Electrons can be stolen by exogenous mediators or by expressing heterologous-cytochrome in E. coli. Shewanella odenensis Mtr electrons transport pathway transfers metabolic electrons across the double membrane. Electrons are transported from CymA to MtrA and from MtrA to MtrC through the MtrCAB complex. The electrons coming out from MtrC are in direct contact with the electrodes. Alternatively, electrons can be transferred to the electrodes by exogenous chemical redox molecules called mediators (e.g. neutral red and methylen blue).

pncB: an electron producer booster

We planned to increase electrons production by over-expressing pncB. This gene encodes for the enzyme NAPRTase (nicotinic acid phosphorbosyl-transferase) that catalyzes the formation of nicotinate mono-nucleotide, a direct precursor of NAD+, starting from NA. The presence of higher levels of NAD+ should push the cell to produce more electron carriers molecules (NADH), thus increasing electricity.

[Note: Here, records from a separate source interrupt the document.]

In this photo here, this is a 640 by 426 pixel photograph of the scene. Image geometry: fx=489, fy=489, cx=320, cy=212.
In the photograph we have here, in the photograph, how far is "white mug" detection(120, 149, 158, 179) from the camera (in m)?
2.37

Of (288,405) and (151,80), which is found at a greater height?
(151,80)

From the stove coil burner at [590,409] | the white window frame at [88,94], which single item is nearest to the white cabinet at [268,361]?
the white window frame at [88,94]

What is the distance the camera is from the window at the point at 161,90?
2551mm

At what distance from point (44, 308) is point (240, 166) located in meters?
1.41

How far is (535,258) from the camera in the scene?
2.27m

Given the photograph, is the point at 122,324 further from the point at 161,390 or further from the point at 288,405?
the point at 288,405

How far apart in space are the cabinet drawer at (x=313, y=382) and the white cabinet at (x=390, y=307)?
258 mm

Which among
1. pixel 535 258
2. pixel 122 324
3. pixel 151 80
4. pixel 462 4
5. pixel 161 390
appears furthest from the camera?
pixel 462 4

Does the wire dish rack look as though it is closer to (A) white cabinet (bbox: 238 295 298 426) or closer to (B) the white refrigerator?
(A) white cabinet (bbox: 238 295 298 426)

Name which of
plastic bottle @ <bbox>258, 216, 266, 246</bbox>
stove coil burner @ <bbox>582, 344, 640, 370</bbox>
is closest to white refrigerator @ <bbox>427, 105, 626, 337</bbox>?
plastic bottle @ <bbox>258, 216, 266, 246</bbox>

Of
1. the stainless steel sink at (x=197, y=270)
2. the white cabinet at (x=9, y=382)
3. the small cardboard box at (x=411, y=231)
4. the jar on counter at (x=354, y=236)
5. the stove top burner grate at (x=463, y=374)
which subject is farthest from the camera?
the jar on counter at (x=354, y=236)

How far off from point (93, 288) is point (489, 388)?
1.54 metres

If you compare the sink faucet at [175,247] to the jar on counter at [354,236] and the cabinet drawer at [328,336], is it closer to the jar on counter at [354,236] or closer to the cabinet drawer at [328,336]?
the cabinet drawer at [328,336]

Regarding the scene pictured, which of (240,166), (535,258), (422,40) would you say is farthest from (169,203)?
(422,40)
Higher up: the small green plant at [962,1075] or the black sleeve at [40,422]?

This figure shows how our bacteria work inside a MFC. Sunlight hits retinal, which is synthetised with the blh-βcarotene pathway, making Proteorhodopsin able to produce an outward proton gradient. Protons re-entry the cells through the ATP synthetase increases cell viability. Meanwhile pncB boosts the electrons production. Chemical mediators steal electrons from the cell and bring them to the electrode. Charges travel from the anode to the catode, producing an electric current.

A glance into the future

MFCs provide new opportunities for the sustainable energy production, a rapidly evolving technology. In particular, our controlled and self-sustainable platform could have many future applications. We envision that our Solar pMFCs will become a valid cheaper and greener alternative to modern photovoltaic panels. Solar energy activates the system, that provides electricity to sustain domestic needs.